SOURCE EXTRACT.
▼▼▼
Why do people marry?  Ah!  Listen, if you could just sit down in that pastor’s study and listen to the recounting of the providences that brought two people together; the things that you will listen to!  Sometimes they marry for spite.  Isn’t that the strangest thing you ever saw?  They had been going together with somebody and they break up and get mad.  And then just for spite against that one, they’ll marry somebody else.  Now that is the honest truth.  And it is frequent.  They marry for spite many, many, many times.  And especially is this true with a girl.

Many, many, times they marry because of uncongenial surroundings.  They are in a home where there is a stepmother or a stepfather or the parents somehow are not kind.  And any thing, any way to get out of the house, to get out of the home, to get away—and they marry just because of uncongenial surroundings.

Sometimes they marry—and now this is an endless succession—they marry for money.  They marry for prestige.  They marry for fame, for fortune, for personal advantage.  Many times they marry in order to be supported, to marry to have a home.  Ah!  And how many things will you find that have caused a couple to marry.  There is only one honest-to-goodness real reason for a marriage, and that is that Jacob loves Rachel, and Rachel loves Jacob.
▲▲▲
SUPPLIED MATERIAL.
▼▼▼
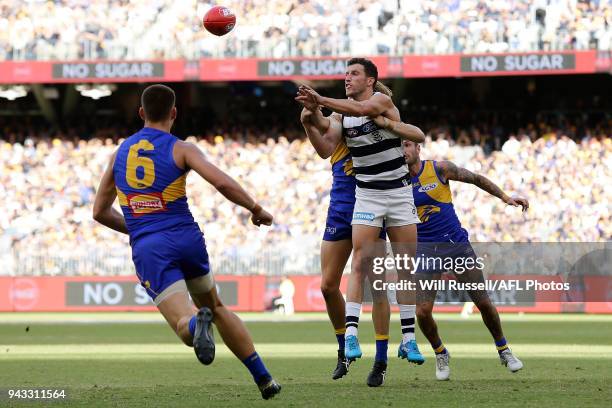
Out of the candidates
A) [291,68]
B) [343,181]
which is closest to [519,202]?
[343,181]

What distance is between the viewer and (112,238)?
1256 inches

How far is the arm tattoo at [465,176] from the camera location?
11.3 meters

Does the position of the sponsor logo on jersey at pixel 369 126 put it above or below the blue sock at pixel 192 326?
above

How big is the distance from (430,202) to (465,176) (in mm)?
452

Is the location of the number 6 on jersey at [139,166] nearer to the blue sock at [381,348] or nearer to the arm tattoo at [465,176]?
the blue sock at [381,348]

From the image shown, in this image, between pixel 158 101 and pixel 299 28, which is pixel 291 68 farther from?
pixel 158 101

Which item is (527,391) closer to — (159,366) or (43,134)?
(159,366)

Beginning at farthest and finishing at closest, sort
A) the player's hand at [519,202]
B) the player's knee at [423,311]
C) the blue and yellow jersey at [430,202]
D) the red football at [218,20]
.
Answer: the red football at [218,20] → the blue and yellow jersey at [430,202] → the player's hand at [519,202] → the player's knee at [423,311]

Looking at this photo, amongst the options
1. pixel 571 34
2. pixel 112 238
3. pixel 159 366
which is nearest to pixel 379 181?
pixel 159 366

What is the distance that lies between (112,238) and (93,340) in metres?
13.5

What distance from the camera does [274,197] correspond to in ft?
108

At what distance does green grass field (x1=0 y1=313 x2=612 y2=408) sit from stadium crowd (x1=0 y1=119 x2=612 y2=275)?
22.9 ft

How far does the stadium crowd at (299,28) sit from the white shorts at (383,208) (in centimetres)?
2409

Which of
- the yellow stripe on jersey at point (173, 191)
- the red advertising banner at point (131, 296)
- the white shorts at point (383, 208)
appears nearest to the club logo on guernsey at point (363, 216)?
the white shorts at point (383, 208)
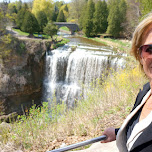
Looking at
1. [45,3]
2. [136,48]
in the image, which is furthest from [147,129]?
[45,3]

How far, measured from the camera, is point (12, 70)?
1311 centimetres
▲▲▲
EXERCISE OBJECTIVE.
Print the passage on why people marry from "Sometimes they marry—and" up to and including "Rachel loves Jacob.", word for word.

COMPLETE RESPONSE.
Sometimes they marry—and now this is an endless succession—they marry for money.  They marry for prestige.  They marry for fame, for fortune, for personal advantage.  Many times they marry in order to be supported, to marry to have a home.  Ah!  And how many things will you find that have caused a couple to marry.  There is only one honest-to-goodness real reason for a marriage, and that is that Jacob loves Rachel, and Rachel loves Jacob.